No me gustaría darme cuenta de que estoy repitiendo historias cual abuelo demente, pero hoy toca hablar de algo que ya he mencionado con anterioridad, y es por qué elegí estudiar Traducción e Interpretación. Es curioso, porque con catorce años, cuando aún no sabía que quería dedicarme a los idiomas, mis opciones principales eran Magisterio y Psicología: la primera, es obvia; la segunda, todo lo contrario.
Siempre he sido mucho de admirar a la gente que se lo gana a mi alrededor, que cumple sus propósitos, que hace todo lo posible para ser mejor y hacer que los demás también lo seamos. No sé si es que yo he tenido mucha suerte, pero prácticamente la totalidad de la plantilla docente con la que me he topado durante todos mis años como estudiante ha sido maravillosa. Y quizás de ahí viene mi vocación de querer ser profesor, de querer dedicarme a enseñar lo que sé a las futuras generaciones.
La psicología, como dije, era una opción poco obvia. No me gustaban las ciencias, y tampoco se me daban especialmente bien, pero sí que me gustaba escuchar, descubrir, curiosear, sacar conclusiones y hacer crear un producto (un diagnóstico, en el caso de la carrera psicológica) que saliera de mi mente para poder mejorar la de los demás. Pero ambas opciones quedaron enterradas cuando llegó Traducción e Interpretación.
Estos estudios aunaban todo lo que me gustaba: idiomas, creatividad, posible futuro como docente… Era como una playa virgen y escondida que ningún turista se había atrevido a descubrir todavía, y que ahora estaba toda entera para mí. Desde aquel test sobre las profesiones que todo estudiante de mi generación ha hecho (desconozco si se sigue utilizando este tipo de diagnóstico para descubrir qué trabajos nos vienen mejor) lo tenía muy claro: quería dedicarme a los idiomas, pero también a enseñar.
La cosa es que —aquí viene el momento de déjà vu continuo—, en resumen, acabé estudiando Traducción e Interpretación y dedicándome por completo a traducir. Fui traductor autónomo desde la salida de mi libro en 2015 hasta junio de 2017, cuando, por diferentes razones, decidí darme por vencido y empezar de cero estudiando el Máster de Profesorado y rindiéndome a mi vocación de toda la vida.

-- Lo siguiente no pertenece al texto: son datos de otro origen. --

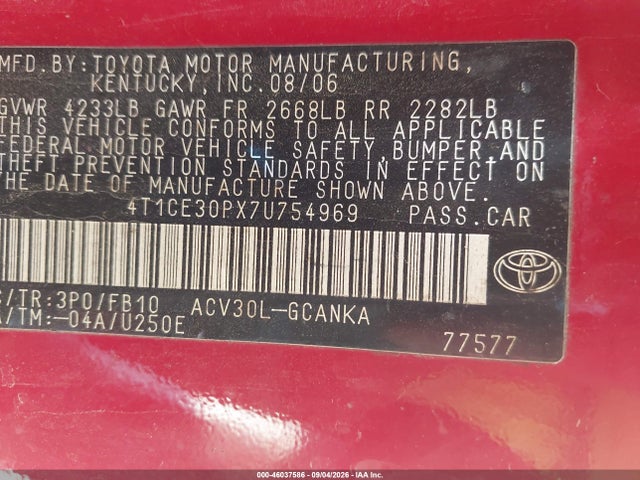 Продажа на аукционе авто 2007 Toyota Camry Solara Se, vin: 4T1CE30PX7U754969, номер лота: 46037586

Y el resto es historia. Viéndolo con un poco de perspectiva, puedo considerar que ser traductor ha sido algo así como un trabajo de transición, una labor que no nos termina gustando o llenando todo lo que debería, o cuya magia se va perdiendo con el tiempo, pero que nos ofrece una posición económica más o menos cómoda y que nos permite aunar fuerzas, reunir confianza o ahorrar dinero para la siguiente etapa de nuestra vida. Siempre creía que ser traductor había sido la mayor de mis suertes (y no estaba equivocado: he sido muy feliz traduciendo, y ya dije en algún momento que no me importaría volver), pero también había sido algo más.
Sea como fuere, y a pesar de creer durante mucho tiempo que ser camarero había sido mi único trabajo de transición, hay que tener en cuenta que todos los trabajos que hacemos antes del definitivo, de alguna u otra forma, nos ayudan a ser mejores en nuestra siguiente etapa: cuando trabajé de camarero, me ayudó a ser multitarea y a intentar conciliar tiempo de trabajo y tiempo libre; cuando trabajé de asistente de formación y comunicación en una empresa inmobiliaria, me ayudó a darme cuenta de que lo importante es estar centrado en lo que estamos haciendo actualmente; cuando trabajé de tutor online de inglés, me ayudó a encontrar un campo de la formación hasta entonces poco conocido para mí (y al que actualmente me dedico).
Ser traductor me ayudó a conseguir la suficiente fuerza para darme cuenta de todo lo demás: que para seguir y empezar nuevos viajes hay que ir cargado de fuerzas, de paciencia y, sobre todo, de experiencia; que para saber lo que uno quiere hay que mirarlo desde la distancia; y, por último, pero no por ello menos importante, que es imprescindible filtrar lo que nos ha dejado de hacer felices.